╔══
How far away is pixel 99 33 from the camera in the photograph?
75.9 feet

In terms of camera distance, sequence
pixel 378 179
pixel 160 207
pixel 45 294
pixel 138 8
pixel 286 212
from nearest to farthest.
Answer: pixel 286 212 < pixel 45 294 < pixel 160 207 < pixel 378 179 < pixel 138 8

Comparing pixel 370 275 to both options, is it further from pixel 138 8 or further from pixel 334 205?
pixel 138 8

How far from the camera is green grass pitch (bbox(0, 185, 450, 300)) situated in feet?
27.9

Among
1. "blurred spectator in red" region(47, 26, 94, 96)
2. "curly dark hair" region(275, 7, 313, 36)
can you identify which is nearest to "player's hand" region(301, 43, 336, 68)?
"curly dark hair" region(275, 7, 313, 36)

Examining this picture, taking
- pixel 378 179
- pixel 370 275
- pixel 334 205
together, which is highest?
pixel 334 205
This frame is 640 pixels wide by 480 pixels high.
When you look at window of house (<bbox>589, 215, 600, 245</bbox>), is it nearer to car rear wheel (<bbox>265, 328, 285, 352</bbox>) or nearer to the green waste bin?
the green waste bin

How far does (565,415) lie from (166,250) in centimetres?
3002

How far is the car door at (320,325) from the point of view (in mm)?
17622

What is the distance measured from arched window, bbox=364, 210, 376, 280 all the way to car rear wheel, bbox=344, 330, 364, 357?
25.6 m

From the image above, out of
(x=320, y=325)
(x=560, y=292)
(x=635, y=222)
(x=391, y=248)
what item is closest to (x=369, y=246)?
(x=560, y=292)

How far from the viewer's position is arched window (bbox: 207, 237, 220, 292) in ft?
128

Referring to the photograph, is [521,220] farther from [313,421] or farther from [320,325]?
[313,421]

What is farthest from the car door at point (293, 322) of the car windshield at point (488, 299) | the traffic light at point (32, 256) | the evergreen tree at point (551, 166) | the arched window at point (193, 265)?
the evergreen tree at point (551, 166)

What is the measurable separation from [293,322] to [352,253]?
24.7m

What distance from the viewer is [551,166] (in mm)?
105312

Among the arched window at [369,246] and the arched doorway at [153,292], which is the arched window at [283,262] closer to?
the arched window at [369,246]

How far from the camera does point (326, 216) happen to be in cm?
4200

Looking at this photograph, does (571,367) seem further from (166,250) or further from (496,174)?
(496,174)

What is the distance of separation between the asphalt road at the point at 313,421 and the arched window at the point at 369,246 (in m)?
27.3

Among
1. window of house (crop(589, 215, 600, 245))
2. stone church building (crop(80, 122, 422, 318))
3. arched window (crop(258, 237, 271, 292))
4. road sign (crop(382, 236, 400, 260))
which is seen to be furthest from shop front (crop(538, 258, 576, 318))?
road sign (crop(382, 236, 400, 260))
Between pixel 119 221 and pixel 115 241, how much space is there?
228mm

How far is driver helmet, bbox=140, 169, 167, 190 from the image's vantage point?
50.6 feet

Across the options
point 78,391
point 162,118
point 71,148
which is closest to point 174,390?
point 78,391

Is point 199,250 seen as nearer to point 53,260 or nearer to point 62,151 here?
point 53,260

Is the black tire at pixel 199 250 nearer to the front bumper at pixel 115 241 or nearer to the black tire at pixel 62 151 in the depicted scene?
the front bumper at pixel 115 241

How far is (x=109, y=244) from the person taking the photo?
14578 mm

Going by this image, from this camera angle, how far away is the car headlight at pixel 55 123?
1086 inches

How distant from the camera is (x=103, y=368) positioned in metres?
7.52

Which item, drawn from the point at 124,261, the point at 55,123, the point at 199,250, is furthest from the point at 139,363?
╚══
### DIRECTIONS
Rewrite every item above, changing each "car rear wheel" to "rear tire" and leaving everything else as it is.

### TASK OUTPUT
How far away is pixel 99 33 from the camera in the photograph?
75.9 feet

In terms of camera distance, sequence
pixel 378 179
pixel 160 207
pixel 45 294
pixel 138 8
pixel 286 212
from nearest to farthest.
Answer: pixel 286 212 < pixel 45 294 < pixel 160 207 < pixel 378 179 < pixel 138 8

Comparing pixel 370 275 to both options, is it further from pixel 138 8 or further from pixel 334 205?
pixel 138 8

How far from the camera is green grass pitch (bbox(0, 185, 450, 300)) situated in feet?
27.9

Among
1. "blurred spectator in red" region(47, 26, 94, 96)
2. "curly dark hair" region(275, 7, 313, 36)
can you identify which is nearest to "player's hand" region(301, 43, 336, 68)?
"curly dark hair" region(275, 7, 313, 36)

Examining this picture, taking
- pixel 378 179
- pixel 370 275
- pixel 334 205
together, which is highest?
pixel 334 205
This frame is 640 pixels wide by 480 pixels high.
When you look at window of house (<bbox>589, 215, 600, 245</bbox>), is it nearer to rear tire (<bbox>265, 328, 285, 352</bbox>) or nearer to the green waste bin?
the green waste bin

How far does (565,415) lie from (166,250) in centimetres?
3002

How far is the car door at (320,325) from the point of view (in mm)?
17622

What is the distance measured from arched window, bbox=364, 210, 376, 280 all the way to rear tire, bbox=344, 330, 364, 357?
25.6 m

From the image above, out of
(x=320, y=325)
(x=560, y=292)
(x=635, y=222)
(x=391, y=248)
what item is closest to (x=369, y=246)?
(x=560, y=292)

How far from the viewer's position is arched window (bbox: 207, 237, 220, 292) in ft?
128

Referring to the photograph, is [521,220] farther from [313,421] or farther from [320,325]?
[313,421]

What is farthest from the car door at point (293, 322) of the car windshield at point (488, 299) | the traffic light at point (32, 256) | the evergreen tree at point (551, 166) | the arched window at point (193, 265)?
the evergreen tree at point (551, 166)

What is the measurable separation from [293,322] to [352,253]?
24.7m

What distance from the viewer is [551,166] (in mm)?
105312

Among the arched window at [369,246] and the arched doorway at [153,292], which is the arched window at [283,262] closer to?
the arched window at [369,246]

How far from the camera does point (326, 216) happen to be in cm?
4200

Looking at this photograph, does (571,367) seem further from (166,250) or further from (496,174)?
(496,174)

What is the distance of separation between the asphalt road at the point at 313,421 and the arched window at the point at 369,246 (in m)?
27.3

Among
1. window of house (crop(589, 215, 600, 245))
2. stone church building (crop(80, 122, 422, 318))
3. arched window (crop(258, 237, 271, 292))
4. road sign (crop(382, 236, 400, 260))
which is seen to be furthest from shop front (crop(538, 258, 576, 318))?
road sign (crop(382, 236, 400, 260))
Between pixel 119 221 and pixel 115 241, how much space is there?
228mm

How far is driver helmet, bbox=140, 169, 167, 190 from the image's vantage point?
50.6 feet

Across the options
point 78,391
point 162,118
point 71,148
which is closest to point 174,390?
point 78,391

Is point 199,250 seen as nearer to point 53,260 or nearer to point 62,151 here?
point 53,260

Is the black tire at pixel 199 250 nearer to the front bumper at pixel 115 241 or nearer to the black tire at pixel 62 151 in the depicted scene?
the front bumper at pixel 115 241

How far is (x=109, y=244) from the person taking the photo?
14578 mm

Going by this image, from this camera angle, how far away is the car headlight at pixel 55 123?
1086 inches

How distant from the camera is (x=103, y=368) positioned in metres?
7.52

Which item, drawn from the point at 124,261, the point at 55,123, the point at 199,250, is furthest from the point at 139,363?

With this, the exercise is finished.